Experiment configuration
------------------------

An experiment configuration starts with an ``application type``, and contains settings
for ``resource``, ``format``, ``graph``, ``build``, ``load``, ``train``, ``evaluate``
and ``save`` stages.

Here is the configuration used in :doc:`../quick_start`.
:download:`quick_start.yaml <../../../config/demo/quick_start.yaml>`

The stages are configured as follows.

.. code-block:: yaml

    application: [type]

The application type can be ``graph``, ``word graph``, ``knowledge graph`` or
``visualization``.

.. code-block:: yaml

    resource:
      gpus: [list of GPU ids]
      gpu_memory_limit: [limit for each GPU in bytes]
      cpu_per_gpu: [CPU thread per GPU]
      dim: [dim]

.. note::
    For optimal performance, modules are compiled with pre-defined dimensions in C++.
    As a drawback, only dimensions that are powers of 2 are supported in the library.

.. code-block:: yaml

    format:
      delimiters: [string of delimiter characters]
      comment: [prefix of comment strings]

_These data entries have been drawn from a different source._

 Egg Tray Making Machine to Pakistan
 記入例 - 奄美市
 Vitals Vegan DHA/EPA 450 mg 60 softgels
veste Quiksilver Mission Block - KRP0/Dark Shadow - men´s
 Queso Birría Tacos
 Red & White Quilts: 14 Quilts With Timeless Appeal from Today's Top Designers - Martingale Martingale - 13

Format section is optional. By default, delimiters are any blank character and comment
is "#", following the Python style.

.. code-block:: yaml

    graph:
      file_name: [file name]
      as_undirected: [symmetrize the graph or not]

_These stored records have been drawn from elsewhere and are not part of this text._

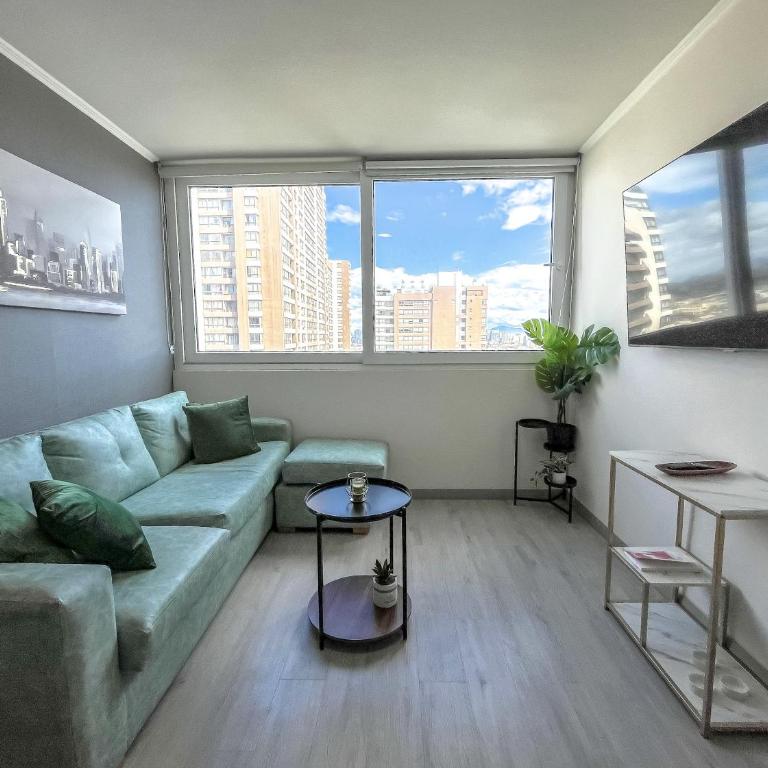 Comodo departamento en ñuñoa, WIFI - Apartamento de 2 dormitorios - 11
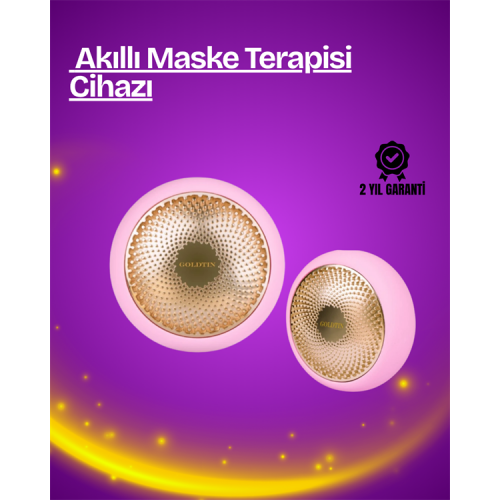 Akıllı Maske Uyumlu Termoterapi Yüz Bakım Cihazı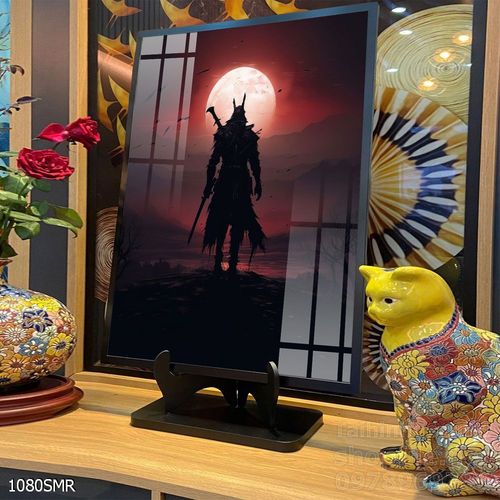 Mẫu Tranh chiến binh Samurai huyền thoại 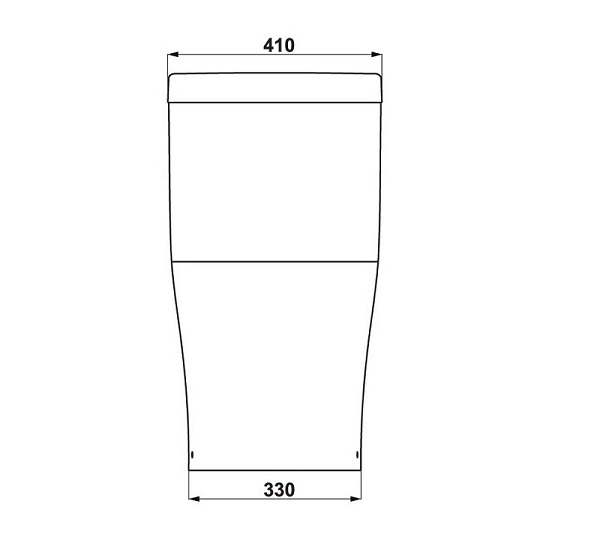 Bồn cầu một khối Sapporo Hafele 588.79.4122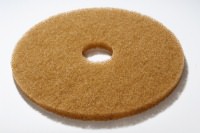 Click for a bigger picture.FLOOR PADS 12" TAN POLISHING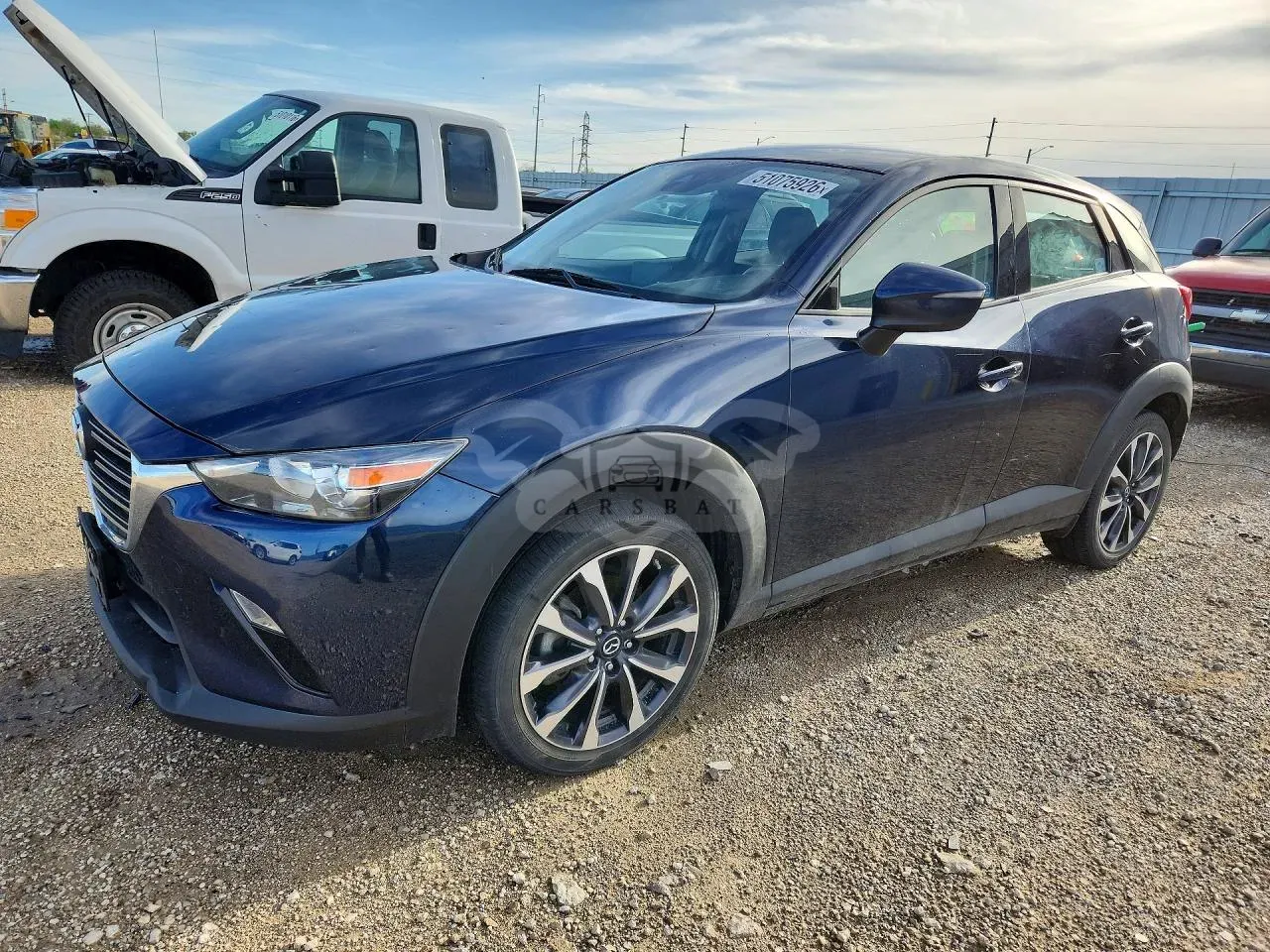 Mazda CX-3 2.0L 4 2019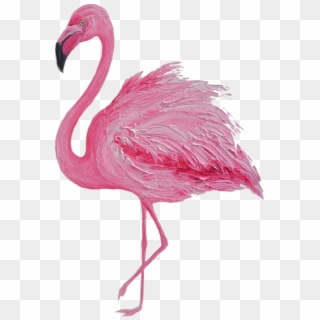 Bleed Area May Not Be Visible - Pink Flamingo Clipart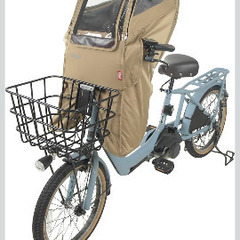 自転車チャイルドシートレインカバー　MARUTOの画像
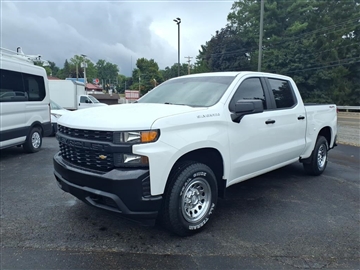 2021 Chevrolet Silverado 1500 4WD Crew Cab 147" Work Truck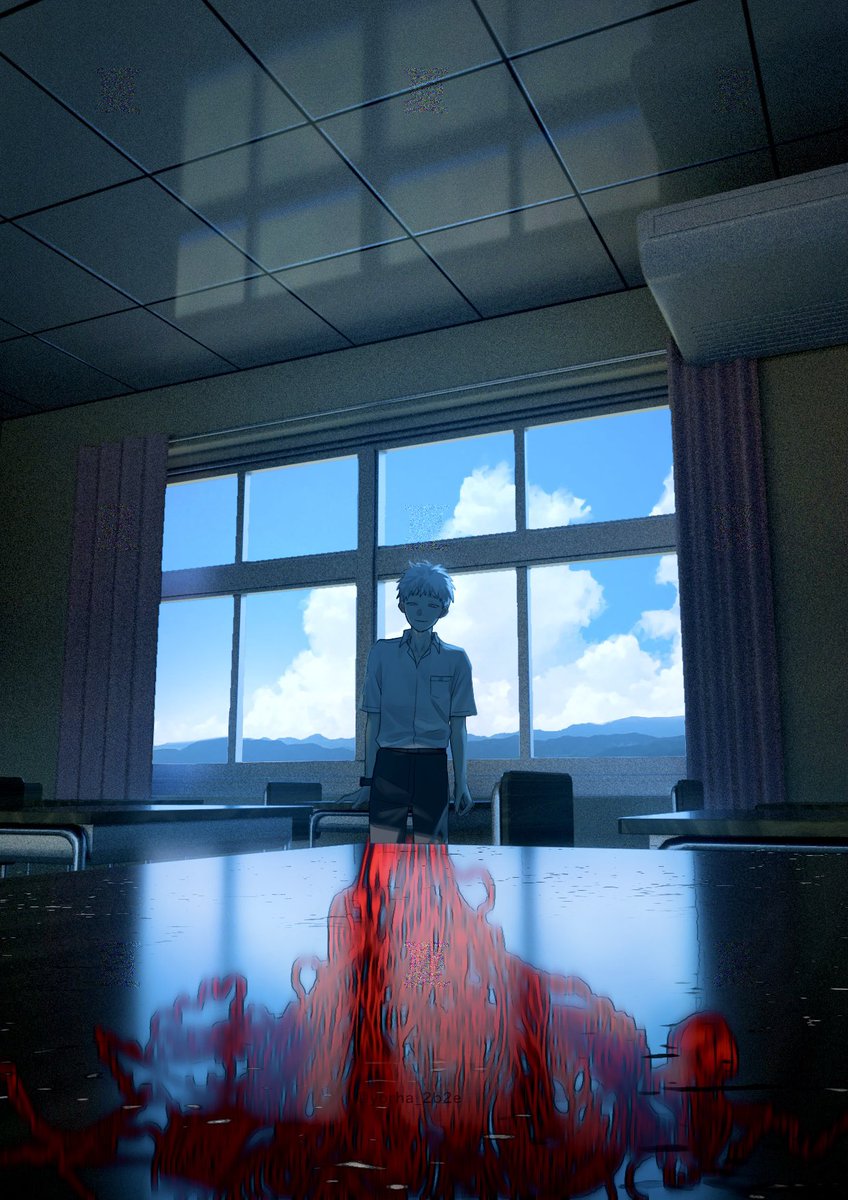 YORHA_2b2e's tweet image. #光が死んだ夏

For standard datasets, we can specify its file name by ``<[dataset].[split]>``.
This would make the configuration file independent of the path.

.. code-block:: yaml

    build:
      optimizer:
        type: [type]
        lr: [learning rate]
        weight_decay: [weight decay]
        schedule: [learning rate schedule]
        # and other optimizer-specific configuration
      num_partition: [number of partitions]
      num_negative: [number of negative samples]
      batch_size: [batch size]
      episode_size: [episode size]

The number of partitions determines how to deal with multi-GPU or large graph cases.
The more partitions, the less GPU memory consumption and speed. The episode size
controls the synchronization frequency across partitions.

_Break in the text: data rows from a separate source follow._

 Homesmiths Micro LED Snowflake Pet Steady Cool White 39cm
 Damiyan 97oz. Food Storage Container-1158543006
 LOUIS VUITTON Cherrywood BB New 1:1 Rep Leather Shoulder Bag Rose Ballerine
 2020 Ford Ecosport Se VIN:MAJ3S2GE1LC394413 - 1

See section 3.2 in `GraphVite paper <GraphVite_>`_  for a detailed illustration.

.. code-block:: yaml

    load:
      file_name: [file name]

Loading a model is optional.

.. code-block:: yaml

    train:
      model: [model]
      num_epoch: [number of epochs]
      resume: [resume training or not]
      log_frequency: [log frequency in batches]
      # and other application-specific configuration

To resume training from a loaded model, set ``resume`` to true in ``train``.

.. seealso::
    Training interface:
    :meth:`Graph <graphvite.solver.GraphSolver.train>`,
    :meth:`Knowledge graph <graphvite.solver.KnowledgeGraphSolver.train>`,
    :meth:`Visualization <graphvite.solver.VisualizationSolver.train>`

.. code-block:: yaml

    evaluate:
      - task: [task]
        # and other task-specific configuration
      - task: [task]
        ...

Evaluation is optional. There may be multiple evaluation tasks.

.. seealso::
    Evaluation tasks:

    - Graph: \
      :meth:`link prediction <graphvite.application.GraphApplication.link_prediction>`,
      :meth:`node classification <graphvite.application.GraphApplication.node_classification>`
    - Knowledge graph:
      :meth:`link prediction <graphvite.application.KnowledgeGraphApplication.link_prediction>`,
      :meth:`entity prediction <graphvite.application.KnowledgeGraphApplication.entity_prediction>`
    - Visualization:
      :meth:`visualization <graphvite.application.VisualizationApplication.visualization>`,
      :meth:`animation <graphvite.application.VisualizationApplication.animation>`,
      :meth:`hierarchy <graphvite.application.VisualizationApplication.hierarchy>`

.. code-block:: yaml

    save:
        file_name: [file name]
        save_hyperparameter: [save hyperparameters or not]

Saving the model is optional.

For more detailed settings, we recommend to read the baseline configurations
for concrete examples. They can be found under ``config/`` in the Python package,
or in the `GitHub repository <Repo_>`_.

Global configuration
--------------------

We can overwrite the global settings of GraphVite in ``~/.graphvite/config.yaml``.

.. code-block:: yaml

    backend: [graphvite or torch]
    dataset_path: [path to store downloaded datasets]
    float_type: [default float type]
    index_type: [default index type]

By default, the evaluation backend is ``graphvite``. The datasets are stored in
``~/.graphvite/dataset``. The data types are ``float32`` and ``uint32`` respectively.